De formule licht ons dus vrij goed in over de leesbaarheid van patiëntenbijsluiters, maar wat ze niet doet (leesbaarheidsformules trouwens nooit doen), is voor ons uitmaken of bijsluiters voldoende leesbaar zijn. Een leesbaarheidsdrempel bepalen is de taak van de staatssecretaris voor Volksgezondheid. Overigens geen gemakkelijke taak. Ligt de drempel hoog, dan heeft de hele operatie nog weinig zin.

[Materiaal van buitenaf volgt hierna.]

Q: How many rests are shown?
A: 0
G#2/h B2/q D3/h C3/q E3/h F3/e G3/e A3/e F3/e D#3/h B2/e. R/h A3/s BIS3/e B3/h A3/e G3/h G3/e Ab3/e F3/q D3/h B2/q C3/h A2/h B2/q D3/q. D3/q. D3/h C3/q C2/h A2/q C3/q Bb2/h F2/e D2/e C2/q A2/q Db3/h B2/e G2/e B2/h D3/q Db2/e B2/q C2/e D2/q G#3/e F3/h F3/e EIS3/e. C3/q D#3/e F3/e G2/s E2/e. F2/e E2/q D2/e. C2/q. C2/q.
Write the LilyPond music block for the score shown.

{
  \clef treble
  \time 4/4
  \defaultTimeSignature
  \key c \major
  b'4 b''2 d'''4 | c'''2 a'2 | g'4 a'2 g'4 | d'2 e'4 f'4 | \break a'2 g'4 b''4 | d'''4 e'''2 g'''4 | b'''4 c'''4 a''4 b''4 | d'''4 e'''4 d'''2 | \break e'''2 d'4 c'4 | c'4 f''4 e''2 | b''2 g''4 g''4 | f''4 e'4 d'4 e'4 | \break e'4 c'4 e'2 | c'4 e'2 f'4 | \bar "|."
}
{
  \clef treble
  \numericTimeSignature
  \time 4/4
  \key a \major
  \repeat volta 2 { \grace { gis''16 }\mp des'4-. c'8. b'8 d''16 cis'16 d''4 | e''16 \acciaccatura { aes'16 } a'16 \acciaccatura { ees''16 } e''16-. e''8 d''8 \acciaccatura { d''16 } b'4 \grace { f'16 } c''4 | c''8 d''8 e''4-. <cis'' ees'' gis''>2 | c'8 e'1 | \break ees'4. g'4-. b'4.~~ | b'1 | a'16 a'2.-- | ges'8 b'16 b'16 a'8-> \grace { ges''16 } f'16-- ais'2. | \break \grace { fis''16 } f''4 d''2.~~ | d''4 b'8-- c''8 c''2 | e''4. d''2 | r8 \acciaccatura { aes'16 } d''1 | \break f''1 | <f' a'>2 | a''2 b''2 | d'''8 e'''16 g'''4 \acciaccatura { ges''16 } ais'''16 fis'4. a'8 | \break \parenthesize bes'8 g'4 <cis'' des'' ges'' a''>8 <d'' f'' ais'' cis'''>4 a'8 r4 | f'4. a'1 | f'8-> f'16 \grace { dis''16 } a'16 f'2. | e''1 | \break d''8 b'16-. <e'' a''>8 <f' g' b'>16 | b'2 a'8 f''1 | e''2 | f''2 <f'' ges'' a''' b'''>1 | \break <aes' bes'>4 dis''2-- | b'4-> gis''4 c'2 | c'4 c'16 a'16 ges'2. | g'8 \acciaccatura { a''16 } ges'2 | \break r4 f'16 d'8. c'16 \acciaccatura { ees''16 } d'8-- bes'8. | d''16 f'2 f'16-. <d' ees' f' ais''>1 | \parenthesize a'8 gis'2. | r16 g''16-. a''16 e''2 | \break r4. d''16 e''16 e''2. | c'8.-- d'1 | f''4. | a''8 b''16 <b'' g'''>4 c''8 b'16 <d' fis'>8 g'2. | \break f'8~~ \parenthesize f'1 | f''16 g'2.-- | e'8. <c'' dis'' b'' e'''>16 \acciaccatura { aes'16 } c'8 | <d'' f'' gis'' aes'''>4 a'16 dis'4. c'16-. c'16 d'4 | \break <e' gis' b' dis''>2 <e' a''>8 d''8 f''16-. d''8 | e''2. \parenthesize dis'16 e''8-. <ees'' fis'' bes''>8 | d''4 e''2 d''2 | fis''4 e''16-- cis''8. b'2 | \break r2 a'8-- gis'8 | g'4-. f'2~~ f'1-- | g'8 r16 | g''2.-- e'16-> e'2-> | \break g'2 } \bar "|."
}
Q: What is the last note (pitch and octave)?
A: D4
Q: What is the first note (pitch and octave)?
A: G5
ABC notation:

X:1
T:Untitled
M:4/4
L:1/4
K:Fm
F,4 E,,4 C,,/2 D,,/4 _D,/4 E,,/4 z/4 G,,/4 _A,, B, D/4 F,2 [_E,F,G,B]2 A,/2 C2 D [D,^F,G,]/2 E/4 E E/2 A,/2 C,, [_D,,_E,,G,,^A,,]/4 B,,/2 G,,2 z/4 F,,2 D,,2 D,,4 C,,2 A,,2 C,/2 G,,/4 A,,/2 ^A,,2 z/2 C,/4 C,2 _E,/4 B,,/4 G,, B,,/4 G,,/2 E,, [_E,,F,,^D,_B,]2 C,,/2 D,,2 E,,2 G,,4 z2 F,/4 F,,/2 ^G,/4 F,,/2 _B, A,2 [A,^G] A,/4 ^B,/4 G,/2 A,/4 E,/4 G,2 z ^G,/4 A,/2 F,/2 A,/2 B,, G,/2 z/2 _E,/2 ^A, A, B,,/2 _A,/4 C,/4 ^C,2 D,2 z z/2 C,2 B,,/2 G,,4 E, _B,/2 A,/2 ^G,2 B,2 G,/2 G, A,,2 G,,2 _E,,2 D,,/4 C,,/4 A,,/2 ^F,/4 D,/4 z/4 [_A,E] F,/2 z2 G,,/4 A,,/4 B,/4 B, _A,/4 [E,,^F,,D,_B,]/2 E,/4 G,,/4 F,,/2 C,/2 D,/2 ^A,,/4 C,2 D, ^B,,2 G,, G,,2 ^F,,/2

Een belangrijke groep gebruikers van geneesmiddelen vormen immers de bejaarden, en net in die groep hebben de meesten geen lange schoolopleiding genoten. Ligt de drempel daarentegen laag, dan wordt het opstellen onuitvoerbaar. Er zijn nu eenmaal grenzen aan de leesbaarheidsgroei. Wat wij bedoelen, is dit: het zou mooi zijn als bijsluiters begrijpelijk waren voor alle patiënten, maar gezien het terrein waar het in bijsluiters over gaat, het medisch-farmacologische, is dat een utopie.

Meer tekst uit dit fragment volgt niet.